# PASSAGE SHOWN
********************
# ANIME RECOMMENDER SYSTEM

In this notebook, I will try to build anime recommender system based on the scrapped data from myanimelist.net that is available <a href="https://www.kaggle.com/hernan4444/anime-recommendation-database-2020">here</a>

## Content-Based Recommender System

In the content-based recommender system, we will only consider the synopsis and metadata of the anime. This recommendation will return the most similar items based of the input anime we gave.

Advantages : 
* Can overcome 'cold start' problem when we're using the collaborative filtering where new item that didn't have enough rating will not be recommended.

Disadvantages : 
* Result may not be satisfying as it's difficult to rate a complex item by its metadata only.
* Tend to return on similar items such as the sequel or the 2nd season of that anime.

In [None]:
!pip install rake-nltk

import pandas as pd
import numpy as np
from rake_nltk import Rake
from sklearn.metrics.pairwise import cosine_similarity
from sklearn.feature_extraction.text import CountVectorizer

In [None]:
#Import dataset with sypnopsis 
sypnopsis = pd.read_csv('../input/anime-recommendation-database-2020/anime_with_synopsis.csv')

#Import dataset with anime type
usecols =['MAL_ID','Type']
anime_type = pd.read_csv('../input/anime-recommendation-database-2020/anime.csv', usecols=usecols)

In [None]:
display(sypnopsis.shape)
display(anime_type.shape)

#Merge the two dataset
df = sypnopsis.merge(anime_type, how='left', on='MAL_ID')

display(df.shape)

In [None]:
#Check the first 5 row of merged dataset
df.head()

In [None]:
#Check the types of the anime 
df['Type'].value_counts()

In [None]:
#Filter out the 'Music', 'Unknown', 'OVA' or 'ONA' type
df.drop(df[df['Type']=='Music'].index, inplace=True)
df.drop(df[df['Type']=='Unknown'].index, inplace=True)
df['Type'].value_counts()

In [None]:
#Check the dataset
df.describe(include='all')

In [None]:
#Drop duplicates anime 
df.drop_duplicates(subset='Name', inplace=True)
df.shape

In [None]:
#Define content with no sypnopsis 
no_sypnopsis = df['sypnopsis'].mode()[0]
no_sypnopsis

In [None]:
#Subset the dataframe to a cleaner and usable dataframe
df = df[(df['sypnopsis'].isnull()==False) & (df['sypnopsis'] != no_sypnopsis)]
df.shape

In [None]:
df.describe(include='all')
********************
# EXERCISE SET
1) Answer these questions about the anime recommender notebook:
(a) From which website was the data scraped?
(b) Which problem does the content-based approach overcome?
(c) Which column is used to drop duplicate anime?
2) Carry on the anime recommender notebook from its final line.

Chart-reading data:
********************
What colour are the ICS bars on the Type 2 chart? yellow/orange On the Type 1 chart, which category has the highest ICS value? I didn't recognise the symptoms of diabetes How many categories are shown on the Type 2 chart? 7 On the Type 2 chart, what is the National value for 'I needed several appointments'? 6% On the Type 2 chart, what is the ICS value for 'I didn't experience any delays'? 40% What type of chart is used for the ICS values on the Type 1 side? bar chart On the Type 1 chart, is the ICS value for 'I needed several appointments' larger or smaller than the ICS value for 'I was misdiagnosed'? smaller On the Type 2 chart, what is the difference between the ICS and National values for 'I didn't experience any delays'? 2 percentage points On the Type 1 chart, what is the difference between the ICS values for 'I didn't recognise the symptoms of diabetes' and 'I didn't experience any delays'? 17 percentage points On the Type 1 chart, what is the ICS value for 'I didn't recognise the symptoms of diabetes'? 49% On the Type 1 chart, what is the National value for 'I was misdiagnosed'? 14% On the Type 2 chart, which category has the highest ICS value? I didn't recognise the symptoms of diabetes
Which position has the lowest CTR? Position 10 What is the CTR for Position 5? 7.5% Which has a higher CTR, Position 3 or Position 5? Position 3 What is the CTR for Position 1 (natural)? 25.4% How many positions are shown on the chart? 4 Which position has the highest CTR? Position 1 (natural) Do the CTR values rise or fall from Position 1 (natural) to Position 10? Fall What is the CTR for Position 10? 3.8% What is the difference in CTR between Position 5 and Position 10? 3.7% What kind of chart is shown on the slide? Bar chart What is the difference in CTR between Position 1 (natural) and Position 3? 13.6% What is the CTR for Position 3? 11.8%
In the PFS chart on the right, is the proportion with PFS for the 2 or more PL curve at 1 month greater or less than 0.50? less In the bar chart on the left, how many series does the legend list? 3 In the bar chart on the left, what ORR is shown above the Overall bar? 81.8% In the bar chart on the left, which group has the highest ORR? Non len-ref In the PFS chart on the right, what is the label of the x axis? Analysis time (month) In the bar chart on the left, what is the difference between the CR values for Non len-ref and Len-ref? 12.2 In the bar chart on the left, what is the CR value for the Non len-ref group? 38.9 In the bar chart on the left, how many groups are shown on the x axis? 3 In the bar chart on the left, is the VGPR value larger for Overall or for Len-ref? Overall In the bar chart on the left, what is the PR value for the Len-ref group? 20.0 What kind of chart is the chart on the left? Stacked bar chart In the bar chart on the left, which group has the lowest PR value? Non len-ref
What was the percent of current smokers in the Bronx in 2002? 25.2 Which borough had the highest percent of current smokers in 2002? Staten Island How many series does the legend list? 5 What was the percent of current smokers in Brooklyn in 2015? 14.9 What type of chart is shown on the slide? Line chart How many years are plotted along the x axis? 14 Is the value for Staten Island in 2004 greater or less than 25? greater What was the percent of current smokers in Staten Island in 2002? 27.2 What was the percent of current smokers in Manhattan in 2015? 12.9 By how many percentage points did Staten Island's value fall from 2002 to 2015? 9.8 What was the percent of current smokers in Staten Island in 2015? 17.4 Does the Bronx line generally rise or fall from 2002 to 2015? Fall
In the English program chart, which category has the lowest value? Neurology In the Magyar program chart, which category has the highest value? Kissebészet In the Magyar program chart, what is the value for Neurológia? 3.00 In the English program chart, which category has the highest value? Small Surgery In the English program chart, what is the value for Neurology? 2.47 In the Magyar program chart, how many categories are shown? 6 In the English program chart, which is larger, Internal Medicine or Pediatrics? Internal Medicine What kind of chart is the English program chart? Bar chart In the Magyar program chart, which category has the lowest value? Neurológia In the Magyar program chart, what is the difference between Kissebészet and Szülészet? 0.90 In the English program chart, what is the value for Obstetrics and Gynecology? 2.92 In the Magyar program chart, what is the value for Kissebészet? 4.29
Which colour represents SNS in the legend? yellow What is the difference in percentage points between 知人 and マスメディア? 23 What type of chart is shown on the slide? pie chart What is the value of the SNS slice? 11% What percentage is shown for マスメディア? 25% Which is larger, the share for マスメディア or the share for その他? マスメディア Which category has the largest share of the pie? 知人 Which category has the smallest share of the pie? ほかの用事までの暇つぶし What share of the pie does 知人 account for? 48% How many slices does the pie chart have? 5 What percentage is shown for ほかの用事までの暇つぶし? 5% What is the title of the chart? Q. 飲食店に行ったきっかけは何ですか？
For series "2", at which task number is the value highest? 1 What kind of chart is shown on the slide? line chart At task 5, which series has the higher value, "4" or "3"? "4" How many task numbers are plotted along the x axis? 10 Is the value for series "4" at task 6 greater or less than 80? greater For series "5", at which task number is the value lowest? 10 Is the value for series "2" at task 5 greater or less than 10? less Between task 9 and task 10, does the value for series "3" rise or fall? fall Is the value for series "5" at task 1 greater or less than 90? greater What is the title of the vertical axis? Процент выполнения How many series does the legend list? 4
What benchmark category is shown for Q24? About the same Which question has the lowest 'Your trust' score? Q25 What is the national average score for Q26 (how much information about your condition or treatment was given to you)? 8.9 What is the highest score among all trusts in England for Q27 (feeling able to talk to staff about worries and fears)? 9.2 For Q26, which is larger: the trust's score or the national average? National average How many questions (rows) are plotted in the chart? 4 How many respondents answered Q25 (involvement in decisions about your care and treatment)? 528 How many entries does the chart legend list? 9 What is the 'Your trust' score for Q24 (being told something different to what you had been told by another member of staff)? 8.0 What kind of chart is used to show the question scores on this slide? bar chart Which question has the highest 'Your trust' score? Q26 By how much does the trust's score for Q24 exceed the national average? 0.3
********************
# PER-TASK OUTPUTS
1)
(a) myanimelist.net
(b) The 'cold start' problem
(c) 'Name'

2)
In [None]:
#define and drop content with no sypnopsis 
no_sypnopsis = df['sypnopsis'].mode()[0]
df = df[df['sypnopsis'] != no_sypnopsis]
df.shape

In [None]:
#drop anime with duplicate sypnopsis 
df.drop_duplicates(subset='sypnopsis', inplace=True)
df.describe(include='all')

In [None]:
df['sypnopsis'] = df['sypnopsis'].astype(str)
print(df['sypnopsis'].head())

In [None]:
# Initialize empty column
df['Keywords'] = ''

# function to get keywords from a text
def get_keywords(x):
    plot = x
    
    # initialize Rake using english stopwords from NLTK, and all punctuation characters
    r = Rake()
    
    # extract keywords from text
    r.extract_keywords_from_text(plot)
    
    # get dictionary with keywords and scores
    scores = r.get_word_degrees()
    
    # return new keywords as list, ignoring scores
    return(list(scores.keys()))

# Apply function to generate keywords
df['Keywords'] = df['sypnopsis'].apply(get_keywords)
df.head()

In [None]:
# Split the features into list 
def tokenize(x):
    if isinstance(x, list):
        return [i.lower().split(", ") for i in x]
    else:
        if isinstance(x, str):
            return x.lower().split(", ")
        else:
            return ''   

df['Genres'] = df['Genders'].apply(tokenize)
df.head()

In [None]:
df_keys = pd.DataFrame() 

df_keys['title'] = df['Name']
df_keys['bag_of_words'] = ''

def bag_words(x):
    return(' '.join(x['Genres'])+ ' ' + ' '.join(x['Keywords']) + ' ' )
df_keys['bag_of_words'] = df.apply(bag_words, axis = 1)

df_keys.head()

In [None]:
cv = CountVectorizer()
bow = cv.fit_transform(df_keys['bag_of_words'])

In [None]:
cosine_sim = cosine_similarity(bow, bow)

In [None]:
# create list of indices for later matching
indices = pd.Series(df_keys.index, index = df_keys['title'])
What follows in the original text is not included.